By, Craig Bass • Creative Director
We all know better than to judge a book by it’s cover, but we all do it anyhow. It's not surprising with hundreds of cable channels, millions of books, and billions of websites—not to mention everything else there is in the world!—we have so many things to choose from that we have to make some choices quickly. Sometimes, that means making choices based on the first impression of a cover.
Your video's “cover” is called a thumbnail: a still image that shows up in search results and on a video's page before the video plays. The thumbnail, plus a title and short description, are the tools you've got to entice viewers to actually watch your video. It's also an aspect of the video publishing process that many people completely overlook.

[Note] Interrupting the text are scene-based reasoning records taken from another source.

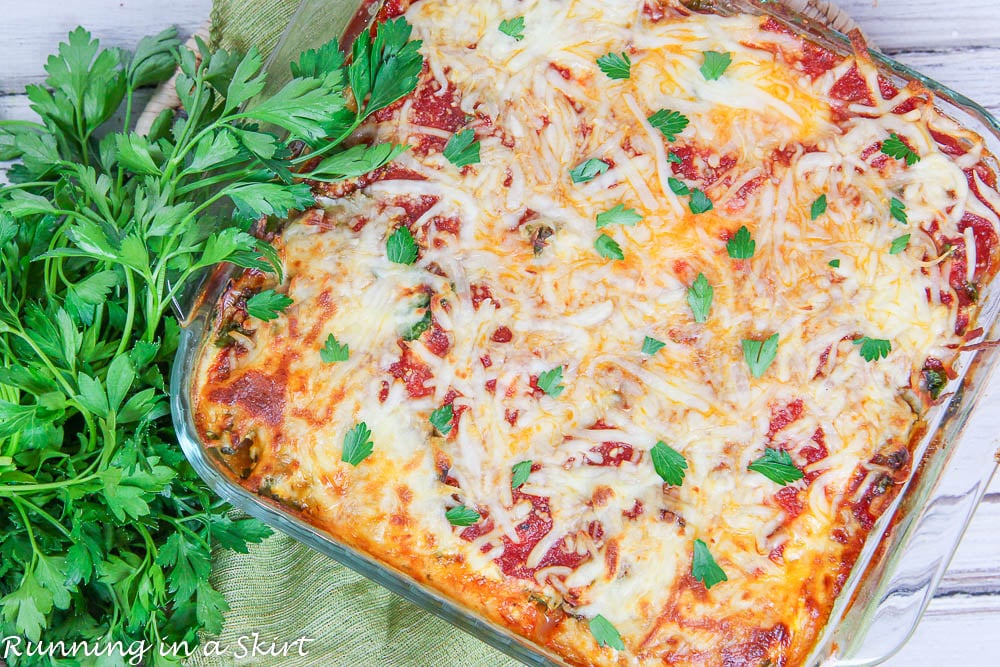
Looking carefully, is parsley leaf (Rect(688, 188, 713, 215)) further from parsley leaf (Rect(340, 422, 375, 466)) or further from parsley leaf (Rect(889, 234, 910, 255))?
parsley leaf (Rect(340, 422, 375, 466))

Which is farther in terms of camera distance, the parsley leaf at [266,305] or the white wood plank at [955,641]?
the white wood plank at [955,641]

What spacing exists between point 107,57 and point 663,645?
6.67 ft

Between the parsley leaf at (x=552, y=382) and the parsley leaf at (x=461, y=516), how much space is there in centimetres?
33

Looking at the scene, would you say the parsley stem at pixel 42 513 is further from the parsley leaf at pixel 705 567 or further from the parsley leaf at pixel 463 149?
the parsley leaf at pixel 705 567

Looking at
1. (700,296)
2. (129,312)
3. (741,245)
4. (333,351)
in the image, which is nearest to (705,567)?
(700,296)

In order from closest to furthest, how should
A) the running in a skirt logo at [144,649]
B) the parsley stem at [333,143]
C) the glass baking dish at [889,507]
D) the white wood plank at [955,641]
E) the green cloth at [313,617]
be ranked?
the parsley stem at [333,143] → the glass baking dish at [889,507] → the running in a skirt logo at [144,649] → the green cloth at [313,617] → the white wood plank at [955,641]

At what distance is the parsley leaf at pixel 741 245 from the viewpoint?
1.93 metres

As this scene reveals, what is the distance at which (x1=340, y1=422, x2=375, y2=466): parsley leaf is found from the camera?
6.20 feet

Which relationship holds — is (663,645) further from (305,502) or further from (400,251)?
(400,251)

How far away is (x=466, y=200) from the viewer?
1964 millimetres

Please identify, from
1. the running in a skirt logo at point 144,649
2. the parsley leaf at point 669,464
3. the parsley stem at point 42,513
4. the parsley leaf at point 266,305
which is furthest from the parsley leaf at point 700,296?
the parsley stem at point 42,513

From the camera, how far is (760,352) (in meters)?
1.94

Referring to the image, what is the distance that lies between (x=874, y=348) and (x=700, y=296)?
0.41 m

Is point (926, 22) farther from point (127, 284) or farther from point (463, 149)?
point (127, 284)
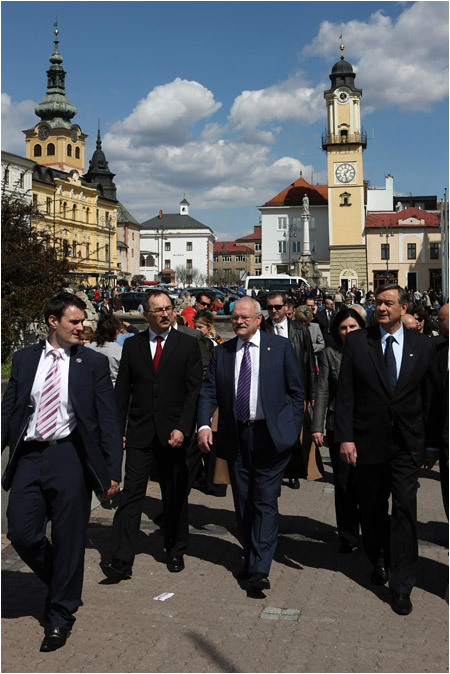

Perhaps you are posting a video promoting a charity event for which some custom artwork has been produced. Why not use that as a thumbnail? It's something a little different, it has visual flair, and it's entirely relevant to the video. The important thing is to balance creativity with clarity, and give potential viewers a "cover" that they can't help but click on.
Looking at the screen shot below you can see a few thumbnail examples from a Google Search for “marketing 101.” The first thumbnail breaks almost all the rules of a good thumbnail. (See below for a list of rules) While the second thumbnail is much more in compliance with the rules.
Thumbnail Rules: What makes a good thumbnail?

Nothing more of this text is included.